In a world where travel is increasingly mediated by algorithms and digital platforms, Cuba’s digital infrastructure is a mess. Slow internet, patchy payment systems, and a reliance on cash make it a tough sell for the modern tourist. Yet this is precisely the opportunity for UK innovators. British companies specialising in peer-to-peer travel platforms, blockchain-based identity systems, and crypto payments could leapfrog the traditional Visa-and-airline model. Imagine a traveller landing in Havana, their digital wallet loaded with a new Cuban peso stablecoin, their passport verified on a distributed ledger, their hotel reservation secured via a smart contract. This is not techno-utopianism. This is the next frontier of tourism.
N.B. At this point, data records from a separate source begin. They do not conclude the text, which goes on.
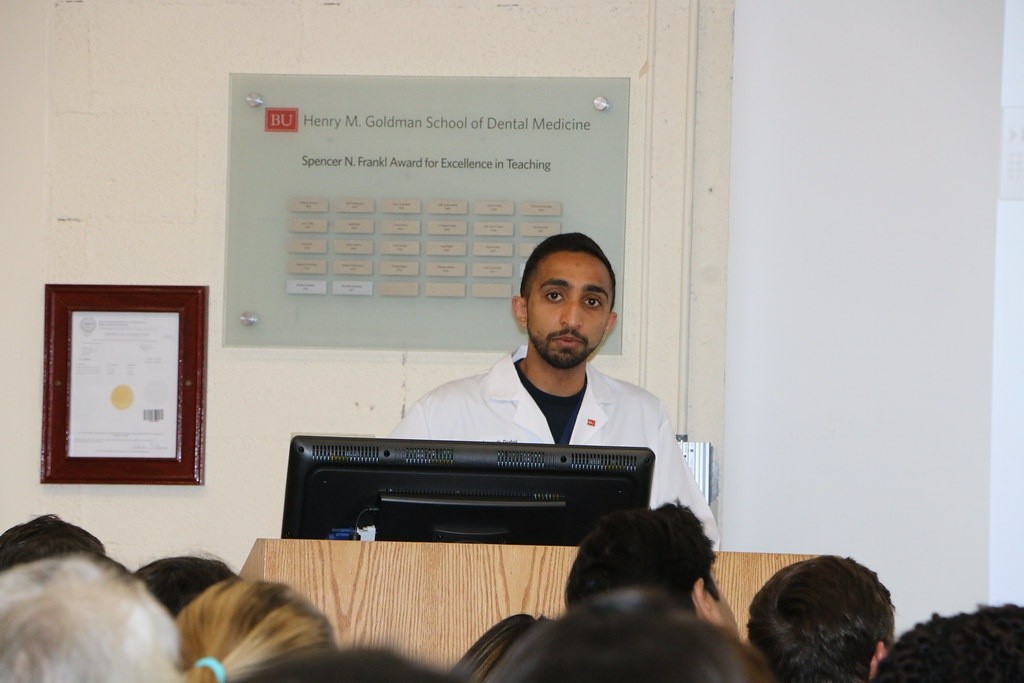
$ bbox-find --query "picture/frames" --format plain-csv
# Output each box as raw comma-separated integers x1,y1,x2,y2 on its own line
39,283,212,485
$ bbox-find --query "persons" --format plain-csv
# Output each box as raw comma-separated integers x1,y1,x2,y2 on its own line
876,603,1024,683
563,502,739,640
0,513,105,574
0,555,183,683
745,558,897,683
233,647,465,683
386,233,721,550
448,615,544,683
485,599,777,683
132,555,240,622
172,576,336,683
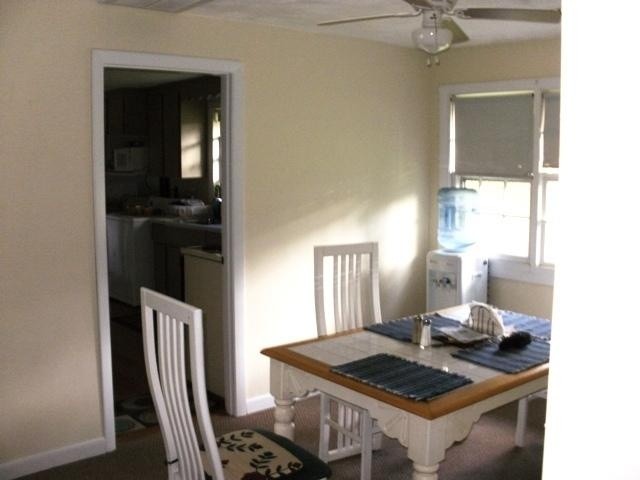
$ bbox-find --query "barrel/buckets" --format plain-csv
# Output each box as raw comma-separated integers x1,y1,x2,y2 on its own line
435,187,481,253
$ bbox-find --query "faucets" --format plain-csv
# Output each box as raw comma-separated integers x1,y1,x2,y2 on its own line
215,186,220,198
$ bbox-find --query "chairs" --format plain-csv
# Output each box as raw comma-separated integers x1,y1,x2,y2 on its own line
140,287,332,480
314,242,383,480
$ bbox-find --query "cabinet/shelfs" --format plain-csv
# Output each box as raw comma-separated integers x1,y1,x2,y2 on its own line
107,94,146,137
146,93,205,180
150,222,206,301
107,217,150,306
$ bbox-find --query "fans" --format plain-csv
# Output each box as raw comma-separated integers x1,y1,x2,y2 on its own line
317,0,561,43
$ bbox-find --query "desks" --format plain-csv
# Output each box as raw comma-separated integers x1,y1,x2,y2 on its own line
260,303,551,480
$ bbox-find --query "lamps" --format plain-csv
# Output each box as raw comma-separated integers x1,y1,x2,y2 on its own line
411,10,454,66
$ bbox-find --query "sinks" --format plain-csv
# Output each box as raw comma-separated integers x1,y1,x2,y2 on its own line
170,217,220,226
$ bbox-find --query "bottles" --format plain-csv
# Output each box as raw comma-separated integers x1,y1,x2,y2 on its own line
419,319,432,350
412,314,423,345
The UK already has a foothold. The Cuba-Mustique Trust, a legacy of colonial ties, still manages cultural exchanges. But we need a more aggressive push. The Foreign Office should negotiate a bilateral digital trade agreement with Havana, exempting UK citizens from the US sanctions regime and establishing a secure, sovereign payment channel. The National Cyber Security Centre can help Cuba build a real-time transaction system that is both European-compatible and resistant to American pressure. The prize is not just beaches. It is access to the Cuban biotech sector, a rare gem in the Caribbean, and a chance to weaken the US embargo by making it irrelevant.
Of course, the ethical concerns are many. Cuba’s authoritarian government is not a model of human rights. But trade is not a reward. It is a lever. By offering alternatives to Russian and Chinese influence, the UK can push for reforms without preaching. The US sanctions have only solidified the regime’s narrative of victimhood. A British approach, based on connectivity and mutual benefit, could hollow out that narrative.
Critics will say this is naive. They will point to the difficulty of dealing with a one-party state. But the US embargo has failed for 60 years. It has not made Cuba freer. It has made it poorer and more dependent on adversaries. The UK, with its expertise in fintech and its history of creative diplomacy, can do better. The collapse of Cuban tourism is a tragedy for the Cuban people. But it is also a test of British ingenuity. Let us not fail it.